25 gennaio 2012 - Dopo i pesanti disagi provocati dai sei giorni di stop dei tir, Palermo si appresta a vivere un’altra giornata difficile.
Stamattina, il movimento Forza d’Urto invaderà pacificamente il capoluogo siciliano per dare vita a una manifestazione promossa “nell’attesa – si legge in una nota – dei risultati che scaturiranno dall’incontro che si terrà a Roma tra il presidente della Regione siciliana Raffaele Lombardo e il presidente del Consiglio Mario Monti”.
Un corteo partirà alle 9 da piazza Croce dei Vespri e si dirigerà a Palazzo dei Normanni, sede dell’Assemblea regionale siciliana, dove si terrà un sit-in.

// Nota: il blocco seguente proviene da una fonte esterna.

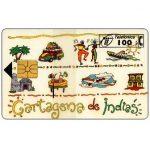 The Phonecard Shop: Spain, Cartagena de Indias, 100 pta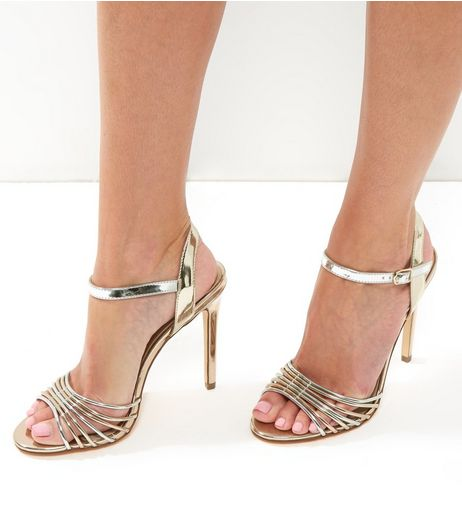 Gold Mirror Strappy Heeled Sandals | New Look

Per l’occasione il movimento sfilerà “riunificato dopo le incomprensioni dei giorni scorsi ormai ampiamente chiarite e superate”.
Nonostante il maltempo che imperversa da ieri sera su Palermo è prevista una partecipazione massiccia. Nel capoluogo siciliano sono attesi infatti decine di pullman carichi di manifestanti provenienti da ogni parte dell’Isola.
Da Facebook gli organizzatori hanno lanciato un appello ai siciliani: “Forza ragazzi … Domani (oggi per chi legge ndr) tutti a Palermo con qualsiasi mezzo!!! Riempite il nostro capoluogo solo di buone intenzioni, senza nessun atto o atteggiamento di violenza o di intolleranza … Attenzione agli infiltrati … state attenti, fotografate o filmate tutto quello che potrebbe apparire sospetto o che potrebbe pregiudicare la manifestazione. Denunciate subito alle forze dell’ordine”.
Accanto ai forconi inoltre marcerà il corteo degli “Studenti siciliani in lotta”, senza simboli politici per “ribadire – spiegano – la trasversalità della mobilitazione contro il caro-vita”.
Saranno presenti soltanto le bandiere della Sicilia e quelle italiane per “dimostrare che il grave atto della scorsa settimana, – aggiungono – quando fu bruciato un tricolore durante una manifestazione, è soltanto il gesto di una minoranza di studenti dei centri sociali infiltratisi nel movimento”.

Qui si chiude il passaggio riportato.